National Long Time Activist and SC Native Kevin Alexander Gray Passes at 65

March 13, 2023
Kevin Alexander Gray, Columbia author, activist, and BBQ Restaurant owner Kevin Alexander Gray, Columbia author, activist, and BBQ Restaurant owner

Kevin Alexander Gray, an activist, author and barbecue restaurant owner who bridged Columbia’s political and culinary worlds, has died. Gray died Tuesday, March 7, 2023 according to friends of his family. He was 65. The cause of death wasn’t immediately known.

Gray and his younger sister Valerie were among the first blacks to attend the local all-white elementary school in 1968. He was involved in community organizing, working on a variety of issues ranging from racial politics, police violence, third-world politics and relations, union organizing and workers’ rights, grassroots political campaigns, marches, actions and political events.

Gray was an organizer of the Harriet Tubman Freedom House Project which focuses on community based political and cultural education. He was an organizer for the National Mobilization Committee Against the Drug War. Former managing and contributing editor of Black News in Columbia, and served as contributing writer to other minority newspapers in South Carolina. He served as a national board member of the American Civil Liberties Union for 4 years and was a past eight-term president of the South Carolina affiliate of the ACLU. Advisory board member of DRC Net (Drug Policy Reform Coalition).

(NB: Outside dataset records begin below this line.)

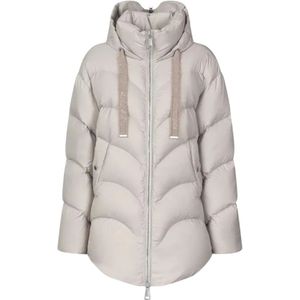 Khrisjoy, Dames, Jassen, Beige, Maat: S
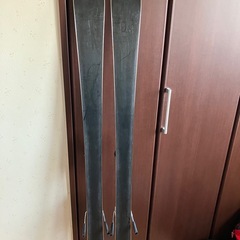 スキー板+スキーブーツ他セット⛷️女性、学生用の画像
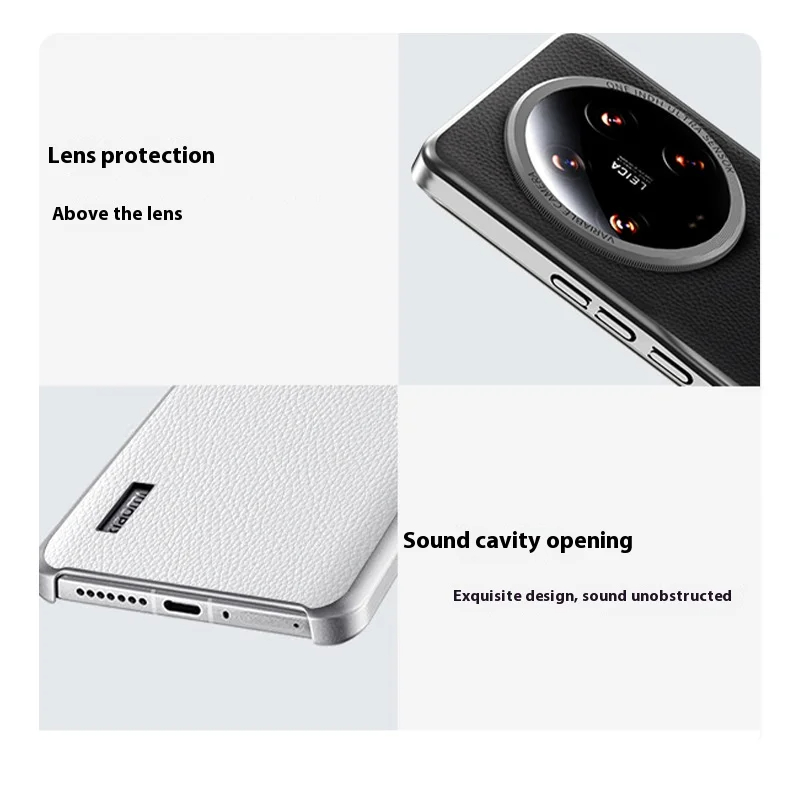 Luxury Leather Case for Xiaomi - Photography Xiaomi 15 ulasan dan harga
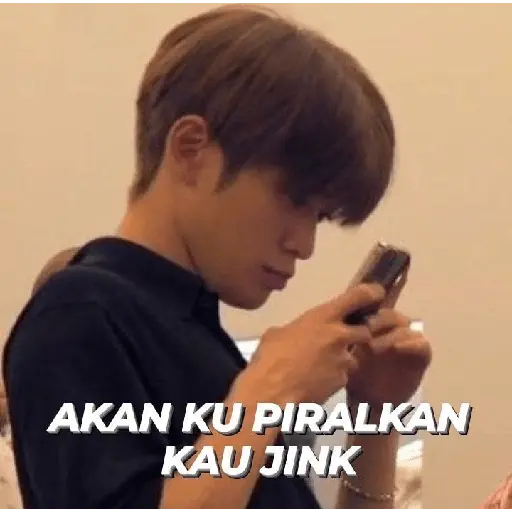 stiker k-pop
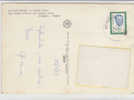 PO6385A# 50 Lira Su Cartolina - TURCHIA - ISTAMBUL  VG 1984 - Cartas & Documentos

In 1997, Gray was an organizer for the Rainbow/PUSH Coalition’s anti-Proposition 209 marches in San Francisco and Sacramento, California.

Grya was a South Carolina coordinator for the 1988 presidential campaign of Jesse Jackson and 1992 southern political director for the presidential campaign of Iowa Senator Tom Harkin. In 2002 Gray was a SC United Citizens’ Party and Green Party Gubernatorial candidate.

Founding member of the National Rainbow Coalition in 1986. Former co-chair of the Southern Rainbow Education Project — a coalition of southern activists. Former contributing editor – Independent Political Action Bulletin.

Gray’s critique “A Call for a New Anti-War Movement” appears in How to Legalize Drugs: Public Health, Social Science and Civil Liberties Perspective edited by Dr. Jefferson Fish of St. John’s University. The book is a collection of works by drug policy reformers across the country. The essay takes a cultural and ideological look at the impact of the “war on drugs” on African Americans. Gray’s “The Legacy of Strom Thurmond” appears in Jack Newfield’s American Monsters, “Soul Brother? Bill Clinton and Black America” appears in Alexander Cockburn and Jeffrey St. Clair’s Dimes Worth of Difference and “What Would Malcolm Say” appears in Peace Not Terror edited by Mary Susannah Robbins.

Gray’s essay on race and politics have appeared in The Harvard Journal of African American Public Policy – “The Intensification of Racial Solidarity in the 1990s under the guise of Black Nationalism” (1996); The Progressive Magazine, Counterpunch, The Washington Post Outlook Section, Emerge, One Magazine, The American University Graduate Review and numerous other national, regional and local publications.
Gray’s essays on race, politics, cultural and world affairs can be found online at The Progressive, Counterpunch.com, The Black Agenda Report and “Holla If You Hear Me” blog.